Subtitles section Play video
In a previous video, I've talked about linear systems of equations, and I sort of brushed
aside the discussion of actually computing solutions to these systems.
And while it's true that number-crunching is something we typically leave to the computers,
digging into some of these computational methods is a good litmus test for whether or not you
actually understand what's going on, since this is really where the rubber meets the
road.
Here I want to describe the geometry behind a certain method for computing solutions to
these systems, known as Cramer's rule.
The relevant background needed here is an understanding of determinants, dot products,
and of linear systems of equations, so be sure to watch the relevant videos on those
topics if you're unfamiliar or rusty.
But first!
I should say up front that Cramer's rule is not the best way for computing solutions
to linear systems of equations.
Gaussian elimination, for example, will always be faster.
So why learn it?
Think of this as a sort of cultural excursion; it's a helpful exercise in deepening your
knowledge of the theory of these systems.
Wrapping your mind around this concept will help consolidate ideas from linear algebra,
like the determinant and linear systems, by seeing how they relate to each other.
Also, from a purely artistic standpoint, the ultimate result is just really pretty to think
about, much more so that Gaussian elimination.

- [Data block]
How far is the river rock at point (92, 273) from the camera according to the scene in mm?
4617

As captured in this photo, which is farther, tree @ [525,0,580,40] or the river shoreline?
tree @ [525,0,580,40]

- [Problem set]
A) Answer each question from the transcript on Cramer's rule.
(i) What method does the speaker say he will describe the geometry behind?
(ii) Which method is said to always be faster?
(iii) What three topics make up the background the speaker says is needed?
B) Carry on the transcript on Cramer's rule, picking up right after its final sentence.
The material plays no part in this exercise.

- [Task answers]
A)
(i) Cramer's rule.
(ii) Gaussian elimination.
(iii) Determinants, dot products, and linear systems of equations.

B)
Alright, so the setup here will be some linear system of equations, say with two unknowns,
x and y, and two equations.
In principle, everything we're talking about will work systems with a larger number of
unknowns, and the same number of equations.
But for simplicity, a smaller example is nicer to hold in our heads.
So as I talked about in a previous video, you can think of this setup geometrically
as a certain known matrix transforming an unknown vector, [x; y], where you know what
the output is going to be, in this case [-4; -2].
Remember, the columns of this matrix tell you how the matrix acts as a transform, each
one telling you where the basis vectors of the input space land.
So this is a sort of puzzle, what input [x; y], is going to give you this
output [-4; -2]?
Remember, the type of answer you get here can depend on
whether or not the transformation squishes all of space into a lower dimension.
That is if it has zero determinant.
In that case, either none of the inputs land on our given output or there are a whole bunch
of inputs landing on that output.
But for this video we'll limit our view to the case of a non-zero determinant, meaning
the output of this transformation still spans the full n-dimensional space it started in;
every input lands on one and only one output and every output has one and only one input.
One way to think about our puzzle is that we know the given output vector is some linear
combination of the columns of the matrix; x*(the vector where i-hat lands) + y*(the
vector where j-hat lands), but we wish to compute what exactly x and y are.
As a first pass, let me show an idea that is wrong, but in the right direction.
The x-coordinate of this mystery input vector is what you get by taking its dot product
with the first basis vector, [1; 0].
Likewise, the y-coordinate is what you get by dotting it with the second basis vector,
[0; 1].
So maybe you hope that after the transformation, the dot products with the transformed version
of the mystery vector with the transformed versions of the basis vectors will also be
these coordinates x and y.
That'd be fantastic because we know the transformed versions of each of these vectors.
There's just one problem with this: it's not at all true!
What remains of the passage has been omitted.